▶ [SHORT TASK]
Please copy the text about Network Time Security below word for word, from "The Network Time Security (NTS)" to "Task Force (IETF).".

4 The Protocol Steps Under Analysis

4.1 The Network Time Security Project

The Network Time Security (NTS) specification aims at secure time synchronization over networks like the Internet. It is motivated by the fact that neither of the predominant time synchronization protocols, in particular the Network Time Protocol (NTP) [21] and the Precision Time Protocol (PTP) [14] currently provide adequate security mechanisms (see, e.g., Reference [26] for an analysis of the NTP’s most current security measure, the Autokey protocol [20]). It has the goal of being usable to secure at least those two protocols [29]. Currently the specification is in the standardization process in the Internet Engineering Task Force (IETF).

Time synchronization in NTP unicast mode is secured via a secret value (called “cookie”) which is unique for each client-server association. The nature of this cookie is such that the server can always deterministically re-generate it from an input value given by the client, while the client simply memorizes it. It is used as a key for generating a keyed-hash message authentication code (MAC) for each time synchronization response message going from the server to the client. Under the requirement that the cookie has been exchanged securely (its secrecy and authenticity need to be guaranteed), this procedure shall give authenticity and integrity guarantees for the time synchronization response messages. Having cookie and MAC generation based on keyed-hash mechanisms shall keep these steps fast enough to not significantly influence the quality of time synchronization [29].

▶ [DATA EXCERPTS]
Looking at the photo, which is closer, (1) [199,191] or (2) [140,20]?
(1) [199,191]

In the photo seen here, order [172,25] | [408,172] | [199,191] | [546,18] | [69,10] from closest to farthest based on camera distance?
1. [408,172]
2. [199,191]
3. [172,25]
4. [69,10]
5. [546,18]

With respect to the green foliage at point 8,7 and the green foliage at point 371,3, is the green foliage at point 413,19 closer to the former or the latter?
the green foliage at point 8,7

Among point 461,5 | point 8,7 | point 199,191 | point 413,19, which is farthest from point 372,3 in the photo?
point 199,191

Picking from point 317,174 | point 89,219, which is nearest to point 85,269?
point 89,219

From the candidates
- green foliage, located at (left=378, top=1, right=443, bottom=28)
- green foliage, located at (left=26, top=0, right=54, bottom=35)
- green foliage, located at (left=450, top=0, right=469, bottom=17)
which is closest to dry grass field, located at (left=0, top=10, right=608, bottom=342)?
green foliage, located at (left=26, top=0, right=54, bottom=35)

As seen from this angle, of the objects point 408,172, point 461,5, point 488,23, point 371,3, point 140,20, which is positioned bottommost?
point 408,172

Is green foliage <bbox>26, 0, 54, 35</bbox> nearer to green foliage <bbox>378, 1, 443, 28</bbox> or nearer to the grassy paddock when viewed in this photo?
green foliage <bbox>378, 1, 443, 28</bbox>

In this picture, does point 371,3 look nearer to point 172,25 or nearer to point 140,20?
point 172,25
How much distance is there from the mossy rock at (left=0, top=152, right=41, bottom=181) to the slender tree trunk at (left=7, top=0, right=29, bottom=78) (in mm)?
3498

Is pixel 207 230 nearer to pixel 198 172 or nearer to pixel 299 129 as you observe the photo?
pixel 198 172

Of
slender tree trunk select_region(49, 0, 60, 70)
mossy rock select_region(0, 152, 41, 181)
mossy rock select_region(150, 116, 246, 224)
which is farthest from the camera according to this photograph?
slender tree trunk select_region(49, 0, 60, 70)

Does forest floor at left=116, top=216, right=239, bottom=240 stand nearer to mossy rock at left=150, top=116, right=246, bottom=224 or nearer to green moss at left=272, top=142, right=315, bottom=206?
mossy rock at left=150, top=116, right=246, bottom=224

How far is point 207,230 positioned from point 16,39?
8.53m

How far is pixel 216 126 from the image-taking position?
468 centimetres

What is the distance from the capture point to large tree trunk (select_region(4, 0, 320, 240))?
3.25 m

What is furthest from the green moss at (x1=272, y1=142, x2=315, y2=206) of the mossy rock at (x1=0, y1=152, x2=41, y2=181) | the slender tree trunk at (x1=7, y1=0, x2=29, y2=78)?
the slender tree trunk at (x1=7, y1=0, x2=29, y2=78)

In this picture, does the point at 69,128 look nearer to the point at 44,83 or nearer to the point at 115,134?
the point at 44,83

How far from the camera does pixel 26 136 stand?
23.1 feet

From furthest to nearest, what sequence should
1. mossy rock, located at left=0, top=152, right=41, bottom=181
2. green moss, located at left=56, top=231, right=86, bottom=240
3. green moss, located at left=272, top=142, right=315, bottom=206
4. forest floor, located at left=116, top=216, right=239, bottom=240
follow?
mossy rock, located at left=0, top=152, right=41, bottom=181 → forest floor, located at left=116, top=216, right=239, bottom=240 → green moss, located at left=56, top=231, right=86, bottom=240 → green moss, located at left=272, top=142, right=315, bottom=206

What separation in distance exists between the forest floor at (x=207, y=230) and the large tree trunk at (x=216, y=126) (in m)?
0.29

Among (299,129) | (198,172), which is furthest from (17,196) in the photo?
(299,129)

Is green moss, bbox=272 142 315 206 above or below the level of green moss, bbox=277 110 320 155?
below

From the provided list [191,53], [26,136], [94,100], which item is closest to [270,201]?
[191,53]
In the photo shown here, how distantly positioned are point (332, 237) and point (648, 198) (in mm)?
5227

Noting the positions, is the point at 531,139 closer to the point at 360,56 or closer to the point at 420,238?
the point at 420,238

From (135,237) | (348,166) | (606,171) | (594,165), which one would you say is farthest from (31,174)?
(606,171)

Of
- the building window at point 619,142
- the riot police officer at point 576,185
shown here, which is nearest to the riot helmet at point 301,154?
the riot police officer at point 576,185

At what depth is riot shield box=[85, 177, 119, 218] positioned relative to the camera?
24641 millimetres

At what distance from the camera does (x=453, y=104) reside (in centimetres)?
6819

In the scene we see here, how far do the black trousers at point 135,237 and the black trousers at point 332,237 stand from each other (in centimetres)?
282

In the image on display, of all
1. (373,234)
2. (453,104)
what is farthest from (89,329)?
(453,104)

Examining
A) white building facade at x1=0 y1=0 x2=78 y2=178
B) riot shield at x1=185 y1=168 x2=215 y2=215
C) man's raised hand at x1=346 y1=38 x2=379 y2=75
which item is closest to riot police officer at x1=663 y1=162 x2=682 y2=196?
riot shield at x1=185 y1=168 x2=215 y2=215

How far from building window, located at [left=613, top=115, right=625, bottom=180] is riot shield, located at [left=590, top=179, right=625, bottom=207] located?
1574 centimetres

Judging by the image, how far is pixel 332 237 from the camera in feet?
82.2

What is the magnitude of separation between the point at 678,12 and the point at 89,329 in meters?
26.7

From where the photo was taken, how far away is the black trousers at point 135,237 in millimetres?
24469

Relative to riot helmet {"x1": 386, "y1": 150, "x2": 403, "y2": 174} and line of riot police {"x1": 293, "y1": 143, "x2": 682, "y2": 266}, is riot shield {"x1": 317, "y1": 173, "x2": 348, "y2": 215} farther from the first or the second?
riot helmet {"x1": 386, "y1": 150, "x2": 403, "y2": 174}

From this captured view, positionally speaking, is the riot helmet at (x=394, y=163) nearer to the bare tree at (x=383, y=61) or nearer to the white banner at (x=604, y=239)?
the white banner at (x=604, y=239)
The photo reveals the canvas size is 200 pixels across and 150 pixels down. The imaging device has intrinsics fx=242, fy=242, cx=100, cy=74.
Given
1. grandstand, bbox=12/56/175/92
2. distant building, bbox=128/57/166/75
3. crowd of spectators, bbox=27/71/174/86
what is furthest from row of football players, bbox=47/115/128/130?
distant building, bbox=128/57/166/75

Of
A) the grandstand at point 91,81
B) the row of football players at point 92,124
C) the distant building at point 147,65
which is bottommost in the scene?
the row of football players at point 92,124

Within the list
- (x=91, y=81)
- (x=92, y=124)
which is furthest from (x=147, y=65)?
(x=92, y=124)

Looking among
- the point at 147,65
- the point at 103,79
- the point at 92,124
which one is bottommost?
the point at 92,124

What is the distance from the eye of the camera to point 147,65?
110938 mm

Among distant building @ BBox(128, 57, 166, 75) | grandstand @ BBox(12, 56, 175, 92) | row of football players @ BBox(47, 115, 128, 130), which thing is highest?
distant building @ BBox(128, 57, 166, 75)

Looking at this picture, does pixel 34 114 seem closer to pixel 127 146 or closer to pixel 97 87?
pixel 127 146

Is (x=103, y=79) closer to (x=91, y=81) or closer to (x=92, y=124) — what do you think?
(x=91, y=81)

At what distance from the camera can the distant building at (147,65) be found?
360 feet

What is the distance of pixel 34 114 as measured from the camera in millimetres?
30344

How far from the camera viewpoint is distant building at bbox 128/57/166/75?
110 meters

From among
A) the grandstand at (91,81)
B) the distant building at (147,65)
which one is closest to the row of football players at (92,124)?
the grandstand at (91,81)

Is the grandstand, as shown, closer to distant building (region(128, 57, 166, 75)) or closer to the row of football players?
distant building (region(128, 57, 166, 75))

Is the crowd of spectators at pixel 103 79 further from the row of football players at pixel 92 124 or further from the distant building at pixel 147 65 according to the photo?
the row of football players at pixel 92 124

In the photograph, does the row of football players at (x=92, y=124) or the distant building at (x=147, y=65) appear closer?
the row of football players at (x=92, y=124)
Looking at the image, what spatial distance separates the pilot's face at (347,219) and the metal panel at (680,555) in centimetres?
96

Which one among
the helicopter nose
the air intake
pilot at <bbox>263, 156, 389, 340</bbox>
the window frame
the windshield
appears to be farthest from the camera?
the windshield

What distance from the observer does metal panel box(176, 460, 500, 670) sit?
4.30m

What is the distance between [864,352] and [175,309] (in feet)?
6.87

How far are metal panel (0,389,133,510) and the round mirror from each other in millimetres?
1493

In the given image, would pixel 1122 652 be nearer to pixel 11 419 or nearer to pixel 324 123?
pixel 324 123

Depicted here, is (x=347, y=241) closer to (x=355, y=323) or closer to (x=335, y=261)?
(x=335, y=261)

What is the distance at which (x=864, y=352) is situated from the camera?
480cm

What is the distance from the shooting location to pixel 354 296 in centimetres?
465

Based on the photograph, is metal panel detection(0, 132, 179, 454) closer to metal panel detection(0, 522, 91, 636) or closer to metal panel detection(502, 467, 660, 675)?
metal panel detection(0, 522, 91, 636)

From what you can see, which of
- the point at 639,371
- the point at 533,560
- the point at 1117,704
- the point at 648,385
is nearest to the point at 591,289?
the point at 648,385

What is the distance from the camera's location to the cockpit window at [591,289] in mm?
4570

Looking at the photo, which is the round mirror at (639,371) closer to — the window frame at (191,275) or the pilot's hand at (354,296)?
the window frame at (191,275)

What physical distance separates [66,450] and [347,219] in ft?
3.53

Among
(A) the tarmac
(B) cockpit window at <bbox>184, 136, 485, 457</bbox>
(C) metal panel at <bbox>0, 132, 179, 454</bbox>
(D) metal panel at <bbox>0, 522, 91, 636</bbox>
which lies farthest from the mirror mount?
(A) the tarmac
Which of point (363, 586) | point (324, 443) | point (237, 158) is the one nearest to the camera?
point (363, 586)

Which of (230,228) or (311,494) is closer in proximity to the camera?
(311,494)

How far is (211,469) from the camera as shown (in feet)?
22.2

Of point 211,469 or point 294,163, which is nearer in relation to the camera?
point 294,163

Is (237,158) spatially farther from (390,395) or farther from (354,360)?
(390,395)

▶ [ANSWER BELOW]
The Network Time Security (NTS) specification aims at secure time synchronization over networks like the Internet. It is motivated by the fact that neither of the predominant time synchronization protocols, in particular the Network Time Protocol (NTP) [21] and the Precision Time Protocol (PTP) [14] currently provide adequate security mechanisms (see, e.g., Reference [26] for an analysis of the NTP’s most current security measure, the Autokey protocol [20]). It has the goal of being usable to secure at least those two protocols [29]. Currently the specification is in the standardization process in the Internet Engineering Task Force (IETF).